Decision Manager can be used for common decision automation use cases, including credit decisions, age classification, and fraud detection.
Decision automation use cases
Jupiter Telecommunications Co, Ltd. (J:COM) deployed Red Hat Decision Manager to automate and optimize its field service operations, helping the company to reduce costs and increase the efficiency of its workforce. This has not only helped the company improve customer experience but also be more strategic and consistent in how it schedules its mobile workforce. In addition, various elements that were required for routine work are now able to be visualized in the system, enabling the company to identify potential issues that can be proactively addressed through additional finetuning of the rules.

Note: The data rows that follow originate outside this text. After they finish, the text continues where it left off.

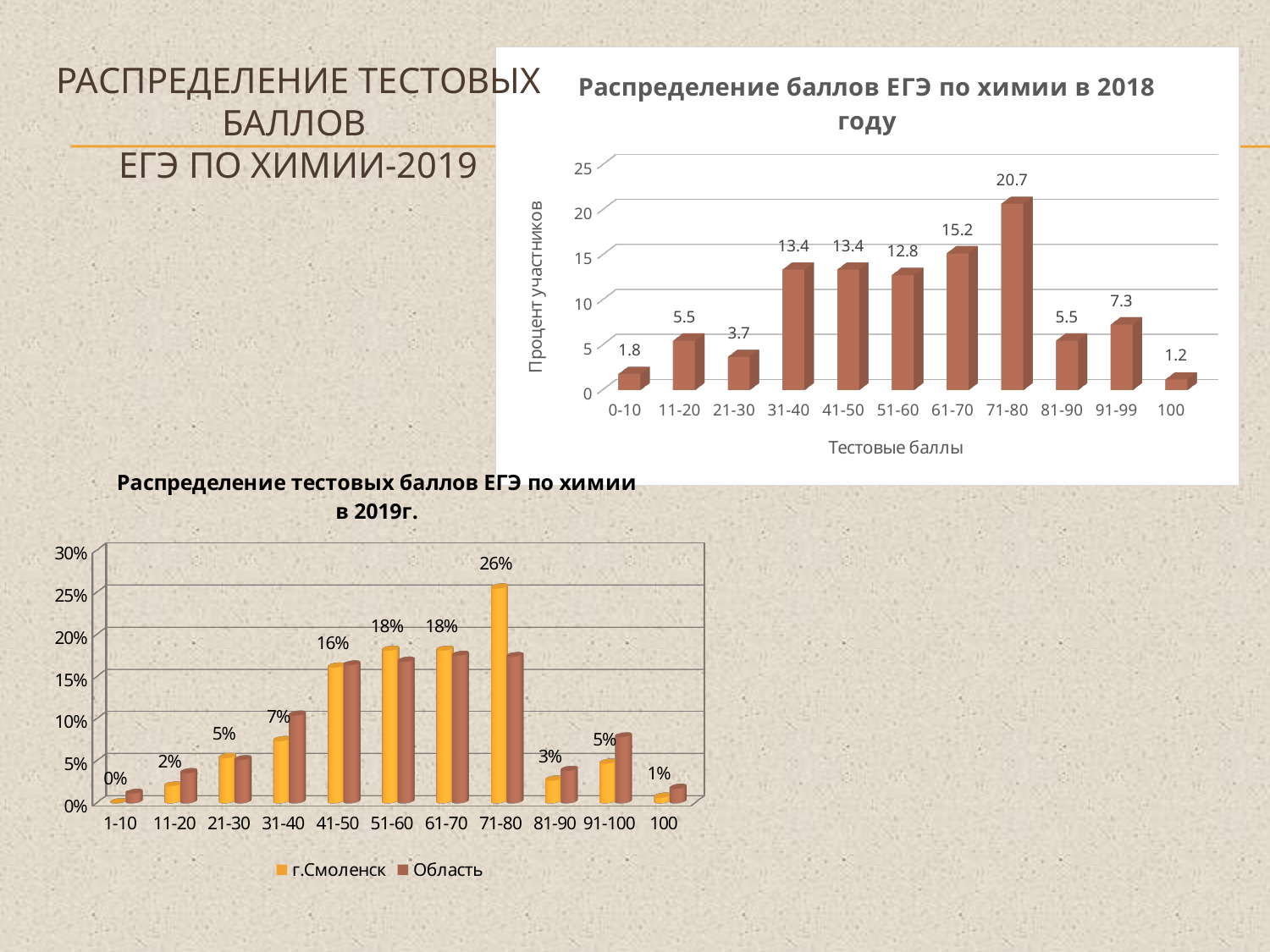
What kind of chart is the one titled "Распределение тестовых баллов ЕГЭ по химии в 2019г."? Bar chart In the chart titled "Распределение тестовых баллов ЕГЭ по химии в 2019г.", what is the value for г.Смоленск in the 71-80 score range? 26% In the chart titled "Распределение тестовых баллов ЕГЭ по химии в 2019г.", how many series does the legend list? 2 In the chart titled "Распределение баллов ЕГЭ по химии в 2018 году", what is the difference between the values for 71-80 and 61-70? 5.5 In the chart titled "Распределение баллов ЕГЭ по химии в 2018 году", how many score ranges are shown on the x axis? 11 In the chart titled "Распределение баллов ЕГЭ по химии в 2018 году", what is the y-axis title? Процент участников In the chart titled "Распределение баллов ЕГЭ по химии в 2018 году", what is the value for the 0-10 score range? 1.8 In the chart titled "Распределение баллов ЕГЭ по химии в 2018 году", which score range has the lowest value? 100 In the chart titled "Распределение баллов ЕГЭ по химии в 2018 году", which score range has the highest value? 71-80 In the chart titled "Распределение баллов ЕГЭ по химии в 2018 году", what is the value for the 71-80 score range? 20.7 In the chart titled "Распределение тестовых баллов ЕГЭ по химии в 2019г.", what is the value for г.Смоленск in the 31-40 score range? 7% In the chart titled "Распределение тестовых баллов ЕГЭ по химии в 2019г.", is the value for Область in the 71-80 score range greater or less than 15%? greater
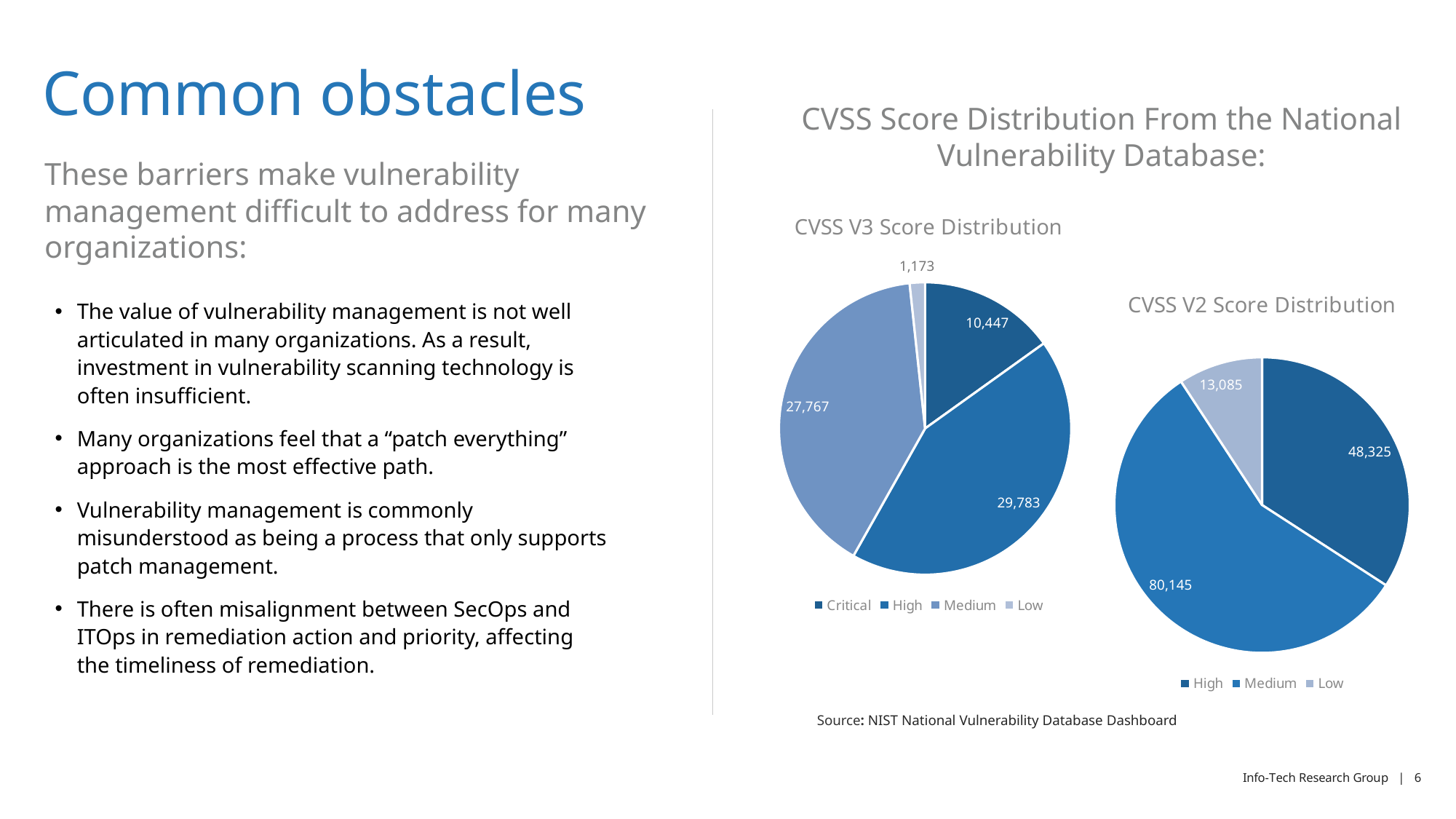
In the CVSS V2 Score Distribution chart, what is the value for Medium? 80,145 In the CVSS V3 Score Distribution chart, which category has the largest value? High In the CVSS V2 Score Distribution chart, what is the value for High? 48,325 How many categories does the legend of the CVSS V2 Score Distribution chart list? 3 What source is cited below the charts? NIST National Vulnerability Database Dashboard In the CVSS V2 Score Distribution chart, what is the difference between the Medium and High values? 31,820 In the CVSS V3 Score Distribution chart, what is the value for Critical? 10,447 In the CVSS V3 Score Distribution chart, what is the value for Low? 1,173 In the CVSS V2 Score Distribution chart, which category has the smallest value? Low In the CVSS V3 Score Distribution chart, what is the difference between the High and Medium values? 2,016 What kind of chart is the CVSS V3 Score Distribution? Pie chart In the CVSS V3 Score Distribution chart, which is larger, Critical or Medium? Medium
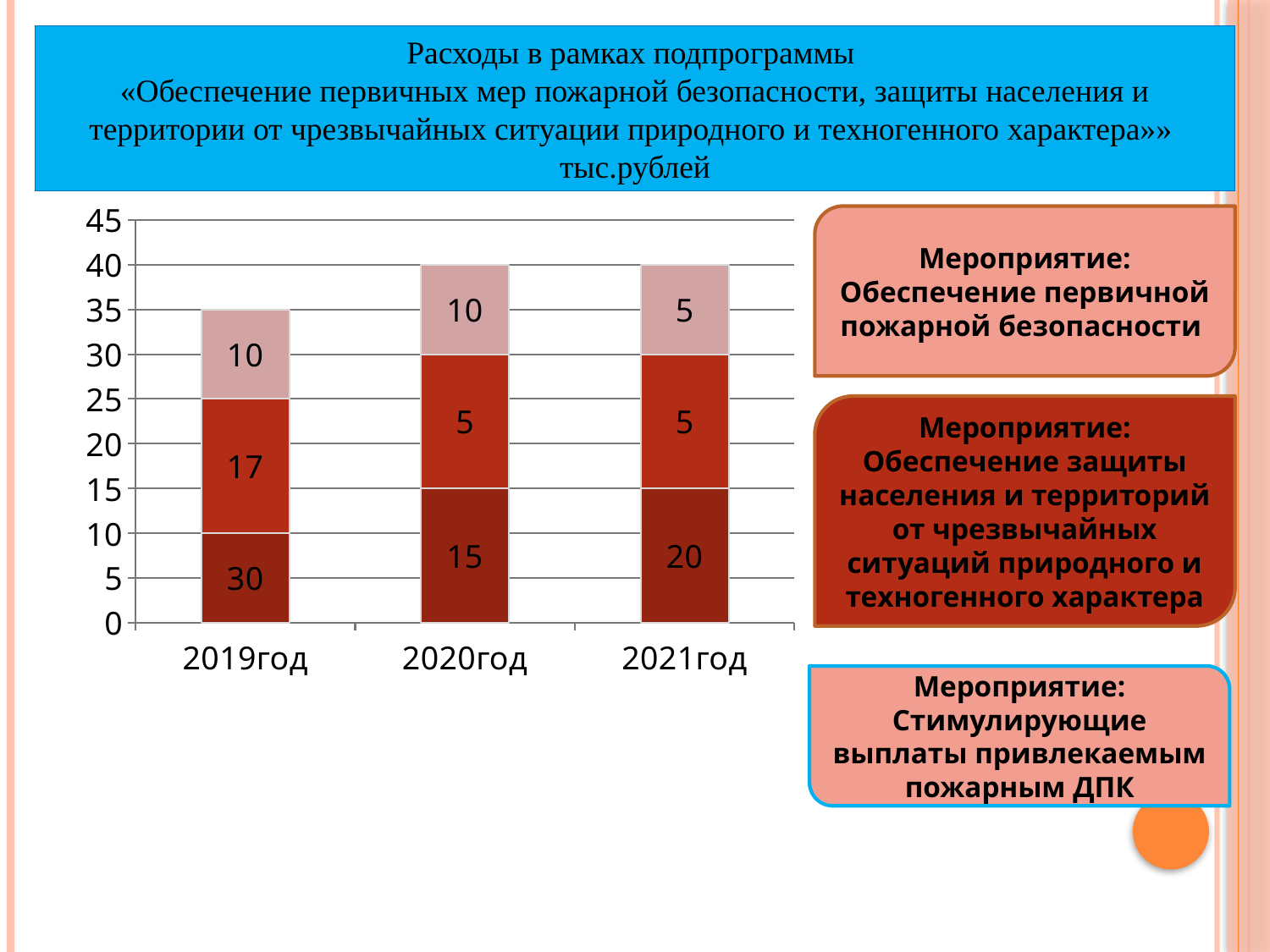
In what units are the values on the chart expressed, according to the slide title? тыс.рублей What is the data label on the middle segment of the 2019год bar? 17 What is the data label on the bottom (darkest) segment of the 2019год bar? 30 What is the data label on the bottom (darkest) segment of the 2021год bar? 20 What is the difference between the labelled bottom-segment values of 2019год (30) and 2021год (20)? 10 What is the data label on the top (light pink) segment of the 2020год bar? 10 What is the label of the first category on the x axis? 2019год What is the data label on the middle segment of the 2021год bar? 5 Which bar has the larger labelled value in its bottom (darkest) segment, 2019год or 2020год? 2019год What type of chart is shown on the slide? Stacked bar chart How many year categories are shown on the x axis of the chart? 3 What is the difference between the labelled top-segment values of 2020год (10) and 2021год (5)? 5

The Government of the State of Jalisco’s IT environment was dependent on outdated, expensive, and risk-prone proprietary software. To modernize the delivery of public services for its citizens, the state needed to standardize on a reliable infrastructure. By digitizing 60% of its services, the state can more effectively collect taxes, leading to a significant boost in revenue. Also, the government can now scale resources to meet citizens’ needs during times of peak demand, like tax season. Through more efficient resource use, the state has reduced infrastructure costs by 60% and hardware costs by 100%.
As these examples demonstrate, Decision Manager provides both business and IT users with a low-code solution that can reduce the time required to build applications that automate business decisions, enforce business policies, and ensure compliance with regulations.